Tatapan yang Sama

496 60 23
                                        

[Melan memang kaku, tapi dia tidak akan membiarkan siapapun menyakiti perempuan]

"Kamu seperti kebetulan yang romantis, selalu ada tiap kali ku bermasalah"

***

Lagu Havana terdengar kencang di dalam mobilnya, bukan dari suara musik atau radio. Melainkan dari ponselnya, artinya sedang ada panggilan masuk. Terlihat dari layar itu terpampang jelas nama "Almarhum Mendi", sebuah nama kontak yang sengaja Kolis buat. Tidak serius, hanya candaan. Tapi Mendi tidak mengetahui tentang hal itu, sekalipun dia tahu  mungkin dia tidak akan marah.

Panggilan itu sengaja tidak digubris oleh Kolis, dia berpikir bahwa Mendi hanya ingin mengingatkannya tentang balapan malam ini. Memang harus diingatkan, karena Mendi tahu, Kolis adalah manusia pelupa sedunia. Mendi cuma tidak mau mendapat cemoohan dari Gilang jika sampai Kolis tidak datang, Kolis bakalan di cap pengecut oleh teman-teman di balapan.

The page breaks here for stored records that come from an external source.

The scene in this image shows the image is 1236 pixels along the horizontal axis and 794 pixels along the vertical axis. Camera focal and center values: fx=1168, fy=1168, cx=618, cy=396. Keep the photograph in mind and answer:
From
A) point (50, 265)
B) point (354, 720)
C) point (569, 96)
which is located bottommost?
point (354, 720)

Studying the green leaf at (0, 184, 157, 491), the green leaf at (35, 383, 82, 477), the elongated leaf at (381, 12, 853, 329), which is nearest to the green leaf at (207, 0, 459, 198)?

Beberapa kali ponselnya berbunyi, memperdengarkan lagu Havana kesukaannya. Kolis ikut menyanyikan bersamaan dengan lagu itu berputar, sayangnya lagu itu terpotong tiba-tiba. Dia keheranan, kemudian dia melirik ponselnya yang ada di sebelah kiri. Ponselnya mati ternyata, kehabisan baterai. Dia lupa mengisinya dari pulang sekolah, karena langsung tertidur pulas setelah mengerjakan PR Matematika.

"Yaelah, pake mati lagi. Ada ada aja", gerutunya. Kemudian dia mencoba mencari kabel USB untuk mengisi baterainya. Namun, kabel USB juga ketinggalan. "Ya ampun Kolis, lupa lagi, lupa lagi", geramnya.

Masih setengah perjalanan lagi untuk sampai di tujuan, tidak lama berselang. Tiba-tiba mobil sportnya bermasalah, seolah ada yang berbeda dari laju mobilnya. Kemudian dia memberhentikan di pinggir jalan, dia turun dan memeriksanya. Benar, ban mobilnya bocor, bagian depan kiri. Tidak mungkin lagi dia mengikuti balapan, karena di sekitar sini tidak mungkin ada bengkel yang buka selarut ini. Entah, apa yang harus dia lakukan.

Ponselnya mati untuk menghubungi Mendi, suasana sepi di jalanan. Hanya angin sepoi dan suara dedaunan yang berbisik. Seolah daun-daun mengoloknya. Dia bersandar di mobilnya, berharap ada bantuan yang lewat. Tapi harapannya seorang pangeran tampan berkuda putih yang akan lewat, imajinasi Kolis meninggi. Mungkin sedang kesal bercampur takut.

Tidak lama berselang terlihat jazz merah akan menghampirinya, setelah melambaikan tangan dengan sangat terpaksa, mobil itu berhenti tepat di hadapannya. Kaca mobil itu terbuka, dan menyapanya.

"Mobilmu kenapa?", tanya Melan.

"Bocor kak", jawabnya.

"Mau pulang?", tanya Melan datar.

"Iya, tapi gak tau mau pulang pake apa", jawab Kolis salah tingkah.

"Yaudah aku antar pulang", ajaknya.

"Serius kak? Mobilnya?", tanya Kolis.

"Tinggalin aja, besok suruh ambil tukang derek aja", jawab Melan.

Percakapan mereka kaku, seolah baru saling kenal. Entah Melan yang malu-malu, atau karena Kolis yang salah tingkah berhadapan dengan idolanya. Kolis masuk ke mobil Melan, kemudian mereka meninggalkan tempat itu. Pikiran Kolis tak lagi memikirkan balapannya, ataupun Mendi yang sedang harap-harap cemas memikirkannya. Dia tidak peduli, karena sekarang dia bisa satu mobil dengan Melan. Melan memang orang baik, akan selalu baik dengan siapa saja. Jadi, Kolis mungkin terlalu dini jika berpikir kalau Melan menyukainya. Karena jika Kolis berpikiran demikian, ia akan merasakan sakit lebih dari mengagumi.